▶ _Excerpt_:
BEGIN

This school, built me. I'm not one to be deep and emotional all the time, haha for sure not. But at the same time whenever i think about grad, a sad tug in my heart happens, and I start to reminisce. No but seriously, this school built me.

In elementary school I wasn't the kid to cry when their parents left them. No in fact, i was more fascinated by the pencil holders we were all given with our names on them. I was too distracted by these to notice when my parents even left the class. They were blocks that looked like black boards, and had a small decoration apple on the end of it. My apple fell off within a year..

I remember learning how to slide scissors across paper in a way that made a clean cut edge, and the many times i practiced this and failed miserably ripping my paper in the process. I remember giving my friend an apple seed and telling him that if he planted it an apple tree would grow "my Nana said so". I remember my first kindergarten kiss on the playground, and being absolutely disgusted because boys had cooties. I think he missed anyways.

END

▶ _Given data_:
BEGIN

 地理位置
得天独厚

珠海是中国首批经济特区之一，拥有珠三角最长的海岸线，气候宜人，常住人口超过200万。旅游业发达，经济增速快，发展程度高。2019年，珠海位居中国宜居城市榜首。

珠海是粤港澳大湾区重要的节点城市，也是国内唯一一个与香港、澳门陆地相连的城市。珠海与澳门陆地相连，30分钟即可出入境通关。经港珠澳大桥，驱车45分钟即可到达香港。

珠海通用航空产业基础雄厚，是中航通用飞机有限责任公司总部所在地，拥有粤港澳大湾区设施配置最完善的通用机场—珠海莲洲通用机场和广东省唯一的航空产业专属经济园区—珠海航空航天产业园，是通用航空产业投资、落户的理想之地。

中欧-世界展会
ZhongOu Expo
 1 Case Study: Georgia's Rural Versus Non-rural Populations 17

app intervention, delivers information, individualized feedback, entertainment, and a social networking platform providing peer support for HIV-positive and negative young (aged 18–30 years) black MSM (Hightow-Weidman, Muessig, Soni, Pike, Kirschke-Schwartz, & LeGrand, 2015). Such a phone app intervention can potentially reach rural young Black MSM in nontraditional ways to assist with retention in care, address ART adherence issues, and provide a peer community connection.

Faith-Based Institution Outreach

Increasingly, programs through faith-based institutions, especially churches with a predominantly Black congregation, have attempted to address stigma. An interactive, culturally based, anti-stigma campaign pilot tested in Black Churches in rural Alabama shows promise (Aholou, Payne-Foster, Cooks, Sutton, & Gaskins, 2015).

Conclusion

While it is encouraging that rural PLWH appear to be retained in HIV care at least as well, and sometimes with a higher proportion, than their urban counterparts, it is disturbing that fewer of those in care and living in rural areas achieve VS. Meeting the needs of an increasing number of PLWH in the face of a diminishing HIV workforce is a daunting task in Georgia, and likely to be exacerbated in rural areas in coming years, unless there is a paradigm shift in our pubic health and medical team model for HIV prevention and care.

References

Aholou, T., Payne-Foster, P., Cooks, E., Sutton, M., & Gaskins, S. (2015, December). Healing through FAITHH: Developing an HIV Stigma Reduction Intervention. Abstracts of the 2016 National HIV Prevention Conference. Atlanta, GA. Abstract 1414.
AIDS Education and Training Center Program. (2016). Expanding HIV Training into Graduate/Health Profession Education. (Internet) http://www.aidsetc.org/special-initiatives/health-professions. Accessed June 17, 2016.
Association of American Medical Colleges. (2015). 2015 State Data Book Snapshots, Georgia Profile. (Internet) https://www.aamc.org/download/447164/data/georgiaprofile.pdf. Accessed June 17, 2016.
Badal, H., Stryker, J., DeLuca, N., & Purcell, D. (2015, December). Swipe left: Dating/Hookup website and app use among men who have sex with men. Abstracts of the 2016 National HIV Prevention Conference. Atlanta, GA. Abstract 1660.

END

From the school reflection, copy word for word the passage starting with "I remember learning" and going on through "he missed anyways.".

I remember learning how to slide scissors across paper in a way that made a clean cut edge, and the many times i practiced this and failed miserably ripping my paper in the process. I remember giving my friend an apple seed and telling him that if he planted it an apple tree would grow "my Nana said so". I remember my first kindergarten kiss on the playground, and being absolutely disgusted because boys had cooties. I think he missed anyways.